**Document extract**
- Opening Delimiter -
Robert Mukiibi is finishing up his PhD in bovine quantitative and functional genomics related to feed efficiency. He’s been with Gentec for nearly four years. During that time, he has focused on improving feed efficiency in beef cattle through the genetic selection of more efficient animals using high throughput genomic tools. His research aims to identify genes and gene variants associated with feed efficiency through sequence transcriptomic data analyses of coding and non-coding species of RNA. The information obtained is then used to improve genomic merit estimation for breeding animals. Robert is also involved in imputation of genotypes from low density panels to high density and full sequence genotypes, and genomic prediction for feed efficiency traits in beef cattle.
This is where the Irish angle comes in. Canada and Ireland have common research interests in beef cattle genomics. In 2014, Robert’s supervisor Dr. Changxi Li at Gentec, UAlberta and Dr. Sinead Waters at Teagasc (the Agriculture and Food Development Authority, Ireland) were awarded a Teagasc-UAlberta Walsh Fellowship to work on the project: “DNA-based biomarkers for feed efficiency in beef cattle,” which helped support Robert’s own project: “Quantitative and molecular genetics of feed efficiency traits in Irish and Canadian beef cattle.”
- Closing Delimiter -
**Data section**
- Opening Delimiter -
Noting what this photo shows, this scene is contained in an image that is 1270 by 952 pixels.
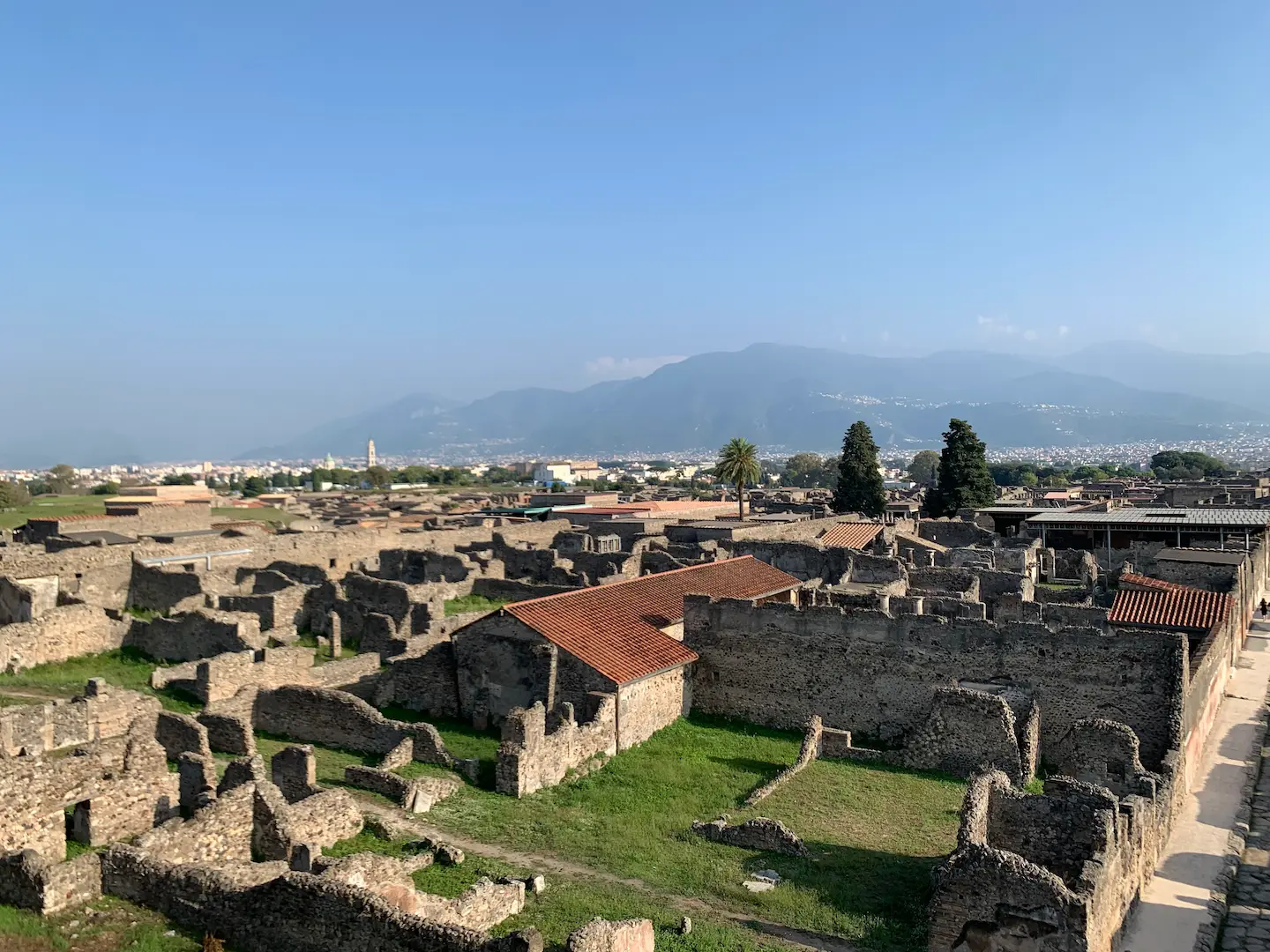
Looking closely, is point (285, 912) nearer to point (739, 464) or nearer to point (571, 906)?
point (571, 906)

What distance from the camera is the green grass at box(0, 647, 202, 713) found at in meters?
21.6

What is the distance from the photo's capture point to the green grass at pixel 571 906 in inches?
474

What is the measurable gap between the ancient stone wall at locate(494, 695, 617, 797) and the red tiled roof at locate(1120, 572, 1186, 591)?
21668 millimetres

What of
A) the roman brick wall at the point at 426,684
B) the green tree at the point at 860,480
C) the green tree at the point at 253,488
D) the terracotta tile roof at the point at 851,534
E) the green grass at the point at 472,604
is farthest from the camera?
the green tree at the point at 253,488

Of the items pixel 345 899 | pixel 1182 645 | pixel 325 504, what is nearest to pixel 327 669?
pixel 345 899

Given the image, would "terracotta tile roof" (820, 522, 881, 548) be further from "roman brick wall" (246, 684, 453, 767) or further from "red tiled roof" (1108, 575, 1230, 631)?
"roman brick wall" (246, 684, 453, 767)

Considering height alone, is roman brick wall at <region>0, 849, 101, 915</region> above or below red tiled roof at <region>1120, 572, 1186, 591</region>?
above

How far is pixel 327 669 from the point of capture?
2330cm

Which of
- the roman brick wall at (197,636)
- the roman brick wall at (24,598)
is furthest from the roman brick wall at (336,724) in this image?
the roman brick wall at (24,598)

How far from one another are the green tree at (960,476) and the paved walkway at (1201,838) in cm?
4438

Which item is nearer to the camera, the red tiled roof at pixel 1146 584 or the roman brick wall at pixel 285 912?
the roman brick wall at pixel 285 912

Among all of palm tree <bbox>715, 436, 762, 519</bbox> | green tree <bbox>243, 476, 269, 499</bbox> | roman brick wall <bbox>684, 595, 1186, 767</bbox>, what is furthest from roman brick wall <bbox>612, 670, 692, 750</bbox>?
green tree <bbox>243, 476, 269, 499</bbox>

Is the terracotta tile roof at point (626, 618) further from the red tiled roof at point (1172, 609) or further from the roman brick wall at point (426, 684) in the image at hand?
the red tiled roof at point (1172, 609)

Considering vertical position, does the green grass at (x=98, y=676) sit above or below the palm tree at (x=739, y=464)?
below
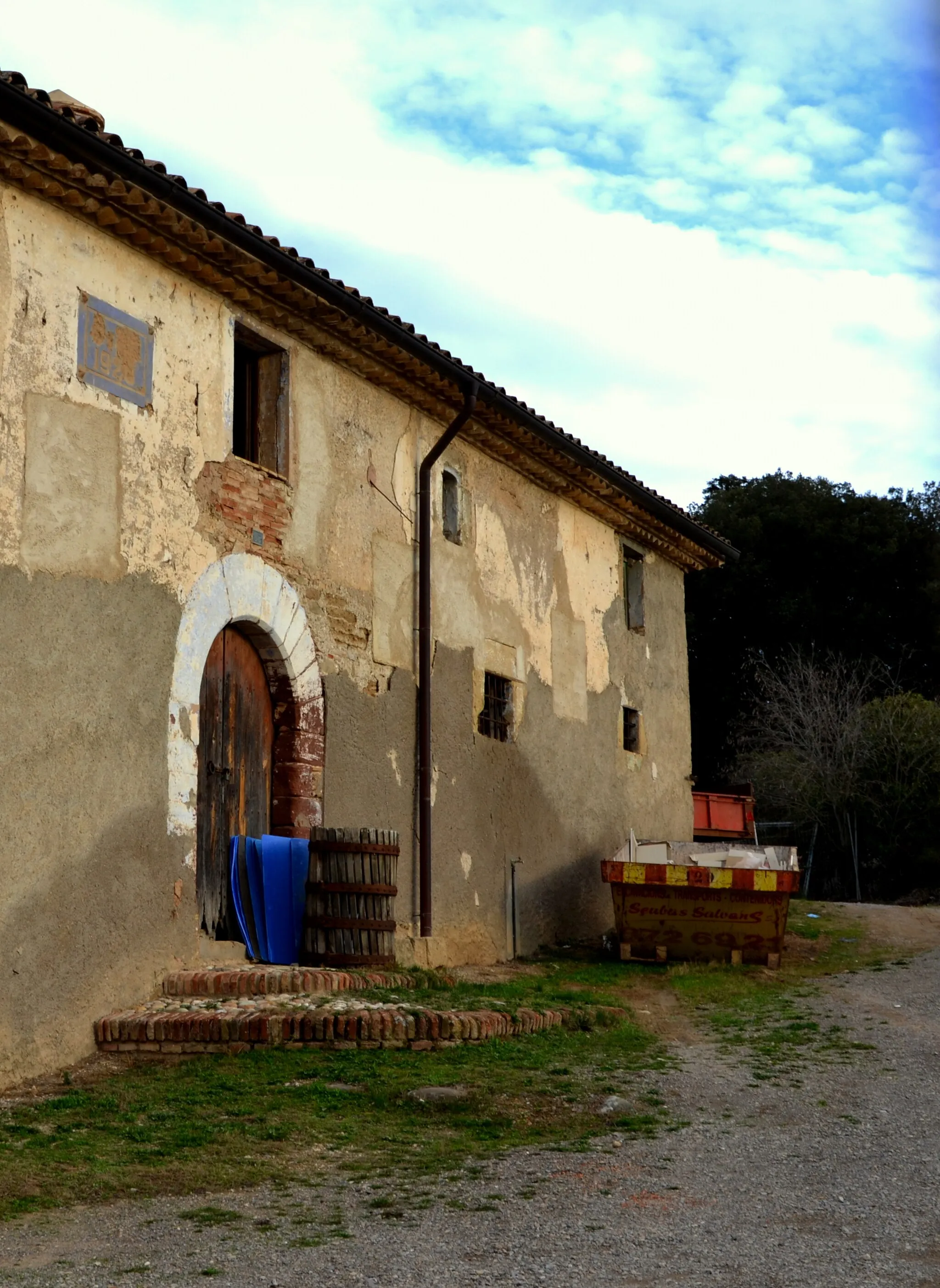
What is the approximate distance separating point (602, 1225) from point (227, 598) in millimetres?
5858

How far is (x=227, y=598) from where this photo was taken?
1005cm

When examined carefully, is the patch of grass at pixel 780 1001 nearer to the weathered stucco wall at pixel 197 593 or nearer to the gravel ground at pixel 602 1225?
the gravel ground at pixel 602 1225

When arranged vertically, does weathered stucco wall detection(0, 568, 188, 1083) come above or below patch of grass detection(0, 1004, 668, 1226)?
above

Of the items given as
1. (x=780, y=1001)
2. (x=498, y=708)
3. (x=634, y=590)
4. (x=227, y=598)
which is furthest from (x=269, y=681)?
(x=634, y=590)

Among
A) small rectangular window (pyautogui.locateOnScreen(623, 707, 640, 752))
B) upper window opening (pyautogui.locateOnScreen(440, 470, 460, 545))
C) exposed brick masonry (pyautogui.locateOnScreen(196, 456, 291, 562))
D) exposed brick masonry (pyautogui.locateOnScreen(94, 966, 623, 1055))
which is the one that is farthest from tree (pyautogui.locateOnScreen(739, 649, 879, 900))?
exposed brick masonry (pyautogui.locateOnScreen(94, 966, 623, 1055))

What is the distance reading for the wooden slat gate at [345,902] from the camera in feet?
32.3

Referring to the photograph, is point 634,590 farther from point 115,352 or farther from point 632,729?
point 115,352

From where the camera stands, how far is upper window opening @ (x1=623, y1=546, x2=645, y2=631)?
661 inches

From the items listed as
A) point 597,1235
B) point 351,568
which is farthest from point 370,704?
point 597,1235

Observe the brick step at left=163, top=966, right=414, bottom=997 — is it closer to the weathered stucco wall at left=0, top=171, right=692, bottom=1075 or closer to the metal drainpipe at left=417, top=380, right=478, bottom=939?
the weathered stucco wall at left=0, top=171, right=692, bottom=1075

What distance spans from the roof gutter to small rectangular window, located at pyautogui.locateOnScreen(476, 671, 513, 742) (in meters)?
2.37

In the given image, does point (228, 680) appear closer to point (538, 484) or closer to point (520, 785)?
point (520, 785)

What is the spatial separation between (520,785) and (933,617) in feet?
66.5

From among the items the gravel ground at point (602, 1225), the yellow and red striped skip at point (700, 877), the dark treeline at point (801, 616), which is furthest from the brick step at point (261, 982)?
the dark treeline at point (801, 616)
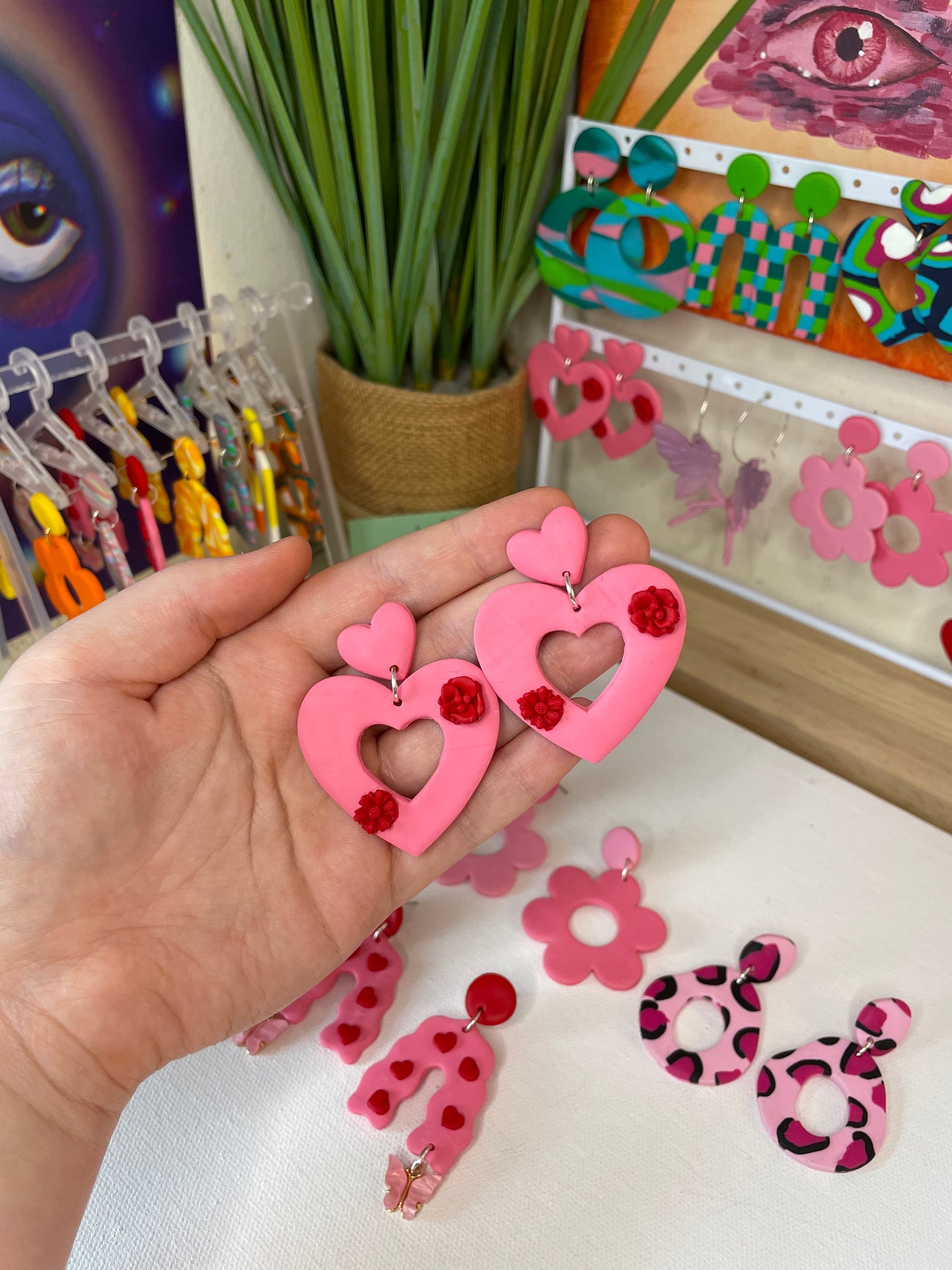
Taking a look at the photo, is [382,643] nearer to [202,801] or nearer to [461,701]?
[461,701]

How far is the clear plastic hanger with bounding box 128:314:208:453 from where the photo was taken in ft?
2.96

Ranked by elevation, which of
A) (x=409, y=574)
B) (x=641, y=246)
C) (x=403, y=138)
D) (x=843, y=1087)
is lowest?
- Closing Delimiter -
**Questions on the material**
#1 According to the profile of Robert Mukiibi, in what year were Dr. Changxi Li and Dr. Sinead Waters awarded a Teagasc-UAlberta Walsh Fellowship?
#2 Continue the profile of Robert Mukiibi from the point where it stops.
The records come from a different source than the text.

**Responses in order**
#1 2014

#2
“For my project, we are using the functional information of the bovine genome to improve accuracy,” says Robert. “I perform the gene expression, gene functional characterization analyses and genomic analyses in Canada. In Ireland, I perform the lab work to validate the gene expression results.”
Caption: Robert, Dr. Sinead Waters and Dr. Changxi Li at National University of Ireland, Galway
Robert has visited Ireland twice for his project, first in 2016 and again in 2018 with Dr. Li to enhance the joint research activities. During the 2018 visit, the pair presented at the National University of Ireland, Galway, and at Grange(see below). Robert’s Irish co-supervisor, Dr. Waters, is expected to visit Canada as part of the exchange.In 2017, Gentec hosted Teagasc’s Tara Carthy, who was working with Gentec’s Dr. Paul Stothard to identify structural variants in the bovine genome associated with important economic traits.
In Ireland, Robert worked at theAnimal Bioscience Research Centre Grange, one of the world’s leading beef production research facilities, outside a small heritage town called Trim in County Meath.
“Ireland really is as green as they say,” he winces. “It rains several times every day. It’s vital to carry an umbrella but it’s not always useful because of the strong winds.”
Similar to Gentec, the lab experience was all Robert could hope for. Cooperative and collaborative colleagues, unlimited access to lab tools and everything he might need to obtain reliable and reproducible results for the scientific community and industry. While there, Robert expanded on his social experience with visits to the pubs to see live bands, and watching Gaelic football. Such was the warm and welcoming working environment, that fellow students picked Robert up from his lodgings and brought him back—for which he was extremely grateful.
“The bus rarely runs on time and the frequency is very low,” he remembers. “So when it breaks down, I had to wait an hour for the next one.”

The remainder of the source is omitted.